Sans lister les pays en question, M. Gates cite l’Afghanistan et le Pakistan, les Philippines et le Yémen, où "des opérations récentes contre des groupes extrémistes" ont donné l’exemple du nouveau mode de coopération américaine avec des pouvoirs locaux, pouvant "aboutir à de réels succès". Il cite encore le Liban, l’Indonésie et "des pays africains". Tous ont la particularité d’être l’objet de conflits internes ethniques, claniques ou religieux. Dans tous ces pays, la stabilité et même la pérennité de l’Etat ne sont pas assurées.

Par touches successives, le seul rescapé de l’administration Bush dans l’équipe Obama redessine les contours d’une nouvelle doctrine sécuritaire américaine dans un monde "plus complexe, plus imprévisible et, même sans superpuissance adverse, par nombre d’aspects plus dangereux".

GRAVE ERREUR

Pour justifier ses propositions, il ne ménage pas les critiques sur les erreurs commises, selon lui, par son pays. "Durant la décennie qui précéda le 11-Septembre (en 2001), les Etats-Unis ont abandonné l’Afghanistan à son sort. En même temps, Washington réduisait les échanges de militaires à militaires et les programmes de formation au Pakistan", juge-t-il

Qualifiant cette erreur de "stratégiquement dommageable", M. Gates critique aussi l’un des choix faits après l’intervention militaire américaine en Afghanistan. Plutôt que de concentrer ses efforts sur la formation des forces afghanes (ou irakiennes), l’armée américaine "s’est lourdement appuyée sur des contractants" privés, qui ont multiplié les bavures.

M. Gates prône donc une refonte complète de la coopération avec les "partenaires" de l’Amérique dans ces zones "à risques". La doctrine actuelle lui semble désuète sur le plan logistique et inadaptée, dans sa philosophie, aux enjeux contemporains.

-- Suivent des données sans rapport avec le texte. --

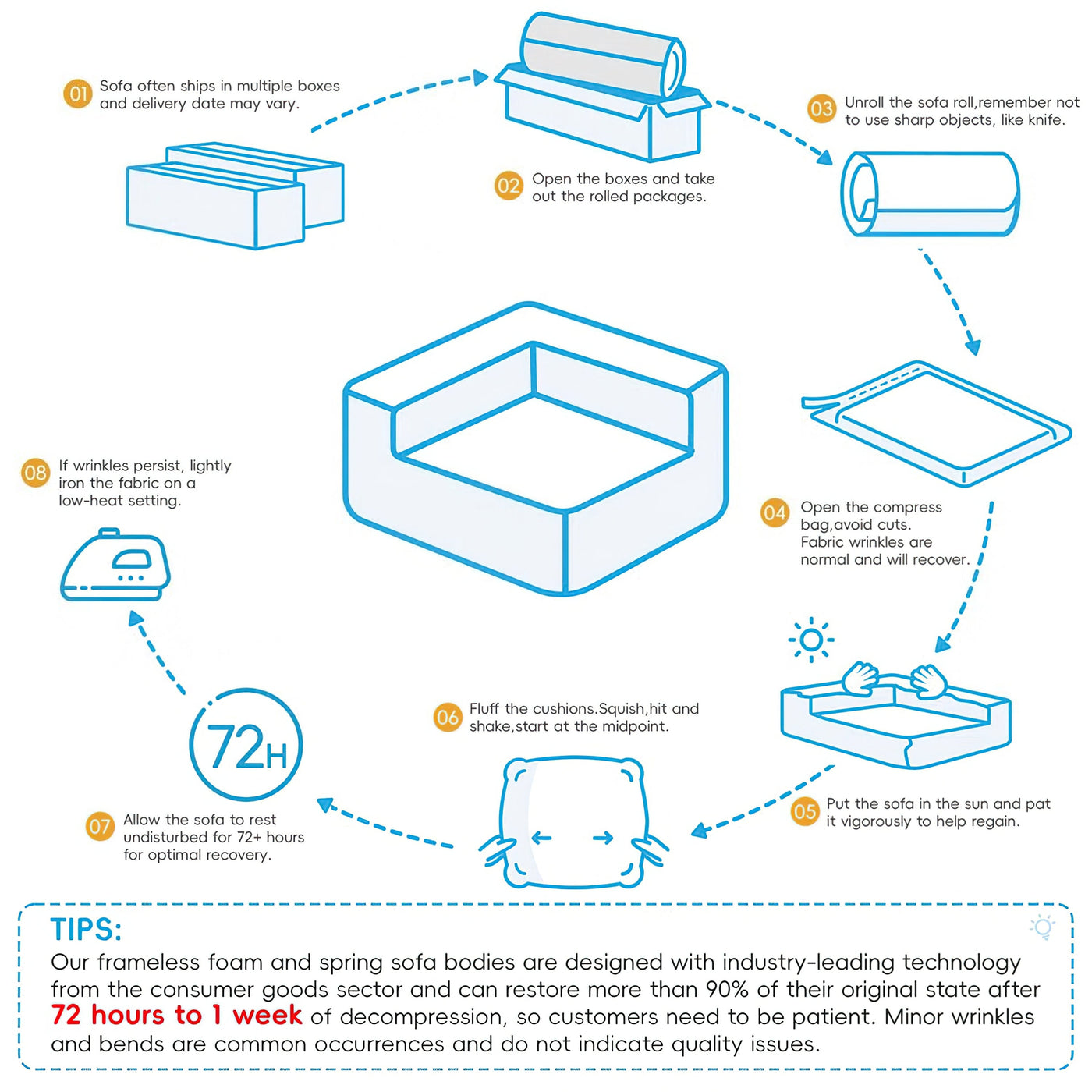 01 Sofa often ships in multiple boxes and delivery date may vary.

02 Open the boxes and take out the rolled packages.

03 Unroll the sofa roll,remember not to use sharp objects, like knife.

04 Open the compress bag,avoid cuts. Fabric wrinkles are normal and will recover.

05 Put the sofa in the sun and pat it vigorously to help regain.

06 Fluff the cushions.Squish,hit and shake,start at the midpoint.

72H

07 Allow the sofa to rest undisturbed for 72+ hours for optimal recovery.

08 If wrinkles persist, lightly iron the fabric on a low-heat setting.

TIPS:
Our frameless foam and spring sofa bodies are designed with industry-leading technology from the consumer goods sector and can restore more than 90% of their original state after 72 hours to 1 week of decompression, so customers need to be patient. Minor wrinkles and bends are common occurrences and do not indicate quality issues.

Selon lui, "la répétition de missions de la taille de celles en Afghanistan et en Irak, visant à obtenir par la force un changement de régime (...) est très improbable dans le futur". A l’avenir, soutient-il, la coopération civile (gouvernance, maintien de l’ordre, justice...) sera aussi importante, voire plus, que son pendant militaire.

Cette nouvelle politique, enfin, "signifie que les Etats-Unis ne peuvent pas cesser leur assistance chaque fois qu’un pays partenaire fait quelque chose qui déplaît à Washington". Et de rappeler, après avoir énuméré les changements possibles pour "réformer et moderniser l’appareil américain" de coopération, que son action devra désormais "baigner dans de fortes doses de modestie et de réalisme : il y a des limites à ce que les Etats-Unis peuvent faire pour influencer la direction de pays et de cultures radicalement différents".